• DIRECTIONS:
Format the stretch of the records from the line containing "What does the" through the end of the records as a Markdown table with two columns, Row and Line. Put one line in each row with its row number, skip blank lines, and include nothing outside that stretch.

• DATA TO PROCESS:
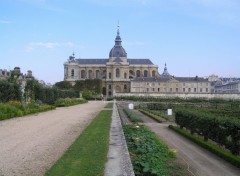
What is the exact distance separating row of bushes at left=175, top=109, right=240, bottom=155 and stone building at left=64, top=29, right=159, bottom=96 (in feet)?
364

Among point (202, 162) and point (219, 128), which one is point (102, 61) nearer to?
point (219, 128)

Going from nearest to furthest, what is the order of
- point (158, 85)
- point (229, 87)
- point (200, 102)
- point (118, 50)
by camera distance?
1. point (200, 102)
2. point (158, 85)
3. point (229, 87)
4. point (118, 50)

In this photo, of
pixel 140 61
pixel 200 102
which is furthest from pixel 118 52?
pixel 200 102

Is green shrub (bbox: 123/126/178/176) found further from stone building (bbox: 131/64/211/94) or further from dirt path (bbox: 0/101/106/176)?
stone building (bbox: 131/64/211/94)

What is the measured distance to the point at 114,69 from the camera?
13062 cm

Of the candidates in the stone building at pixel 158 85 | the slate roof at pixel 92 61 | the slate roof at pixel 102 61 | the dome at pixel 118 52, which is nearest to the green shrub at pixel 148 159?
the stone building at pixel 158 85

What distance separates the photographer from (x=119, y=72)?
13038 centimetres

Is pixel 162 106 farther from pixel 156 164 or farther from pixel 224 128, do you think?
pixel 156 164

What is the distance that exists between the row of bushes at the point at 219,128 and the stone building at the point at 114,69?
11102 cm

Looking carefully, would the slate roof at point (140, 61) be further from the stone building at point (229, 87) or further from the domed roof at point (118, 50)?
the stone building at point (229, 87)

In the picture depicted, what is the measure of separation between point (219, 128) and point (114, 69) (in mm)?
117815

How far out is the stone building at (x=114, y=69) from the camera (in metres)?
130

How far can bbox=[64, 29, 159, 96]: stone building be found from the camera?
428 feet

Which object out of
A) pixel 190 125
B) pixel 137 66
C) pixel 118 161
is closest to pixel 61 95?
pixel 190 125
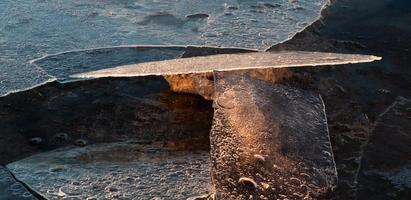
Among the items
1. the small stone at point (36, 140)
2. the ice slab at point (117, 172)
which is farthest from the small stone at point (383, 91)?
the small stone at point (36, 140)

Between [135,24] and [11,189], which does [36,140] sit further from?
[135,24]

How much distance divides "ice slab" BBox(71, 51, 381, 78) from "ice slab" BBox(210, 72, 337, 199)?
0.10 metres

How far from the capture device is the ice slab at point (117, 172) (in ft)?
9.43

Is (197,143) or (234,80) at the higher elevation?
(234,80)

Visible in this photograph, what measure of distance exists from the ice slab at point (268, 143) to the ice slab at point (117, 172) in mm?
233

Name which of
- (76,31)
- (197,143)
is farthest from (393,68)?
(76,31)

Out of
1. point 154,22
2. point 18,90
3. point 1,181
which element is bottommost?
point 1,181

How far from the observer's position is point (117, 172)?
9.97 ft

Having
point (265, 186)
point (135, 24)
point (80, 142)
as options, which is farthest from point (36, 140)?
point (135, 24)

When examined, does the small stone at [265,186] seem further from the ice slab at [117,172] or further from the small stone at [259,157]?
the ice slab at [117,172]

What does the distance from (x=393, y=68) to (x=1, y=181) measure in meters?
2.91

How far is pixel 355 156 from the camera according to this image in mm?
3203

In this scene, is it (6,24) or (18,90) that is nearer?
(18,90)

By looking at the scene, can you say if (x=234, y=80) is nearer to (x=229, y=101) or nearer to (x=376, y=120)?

• RESULT OF THE TASK:
| Row | Line |
|---|---|
| 1 | What does the distance from (x=393, y=68) to (x=1, y=181) measure in meters? |
| 2 | 2.91 |
| 3 | How far is pixel 355 156 from the camera according to this image in mm? |
| 4 | 3203 |
| 5 | In this scene, is it (6,24) or (18,90) that is nearer? |
| 6 | (18,90) |
| 7 | By looking at the scene, can you say if (x=234, y=80) is nearer to (x=229, y=101) or nearer to (x=376, y=120)? |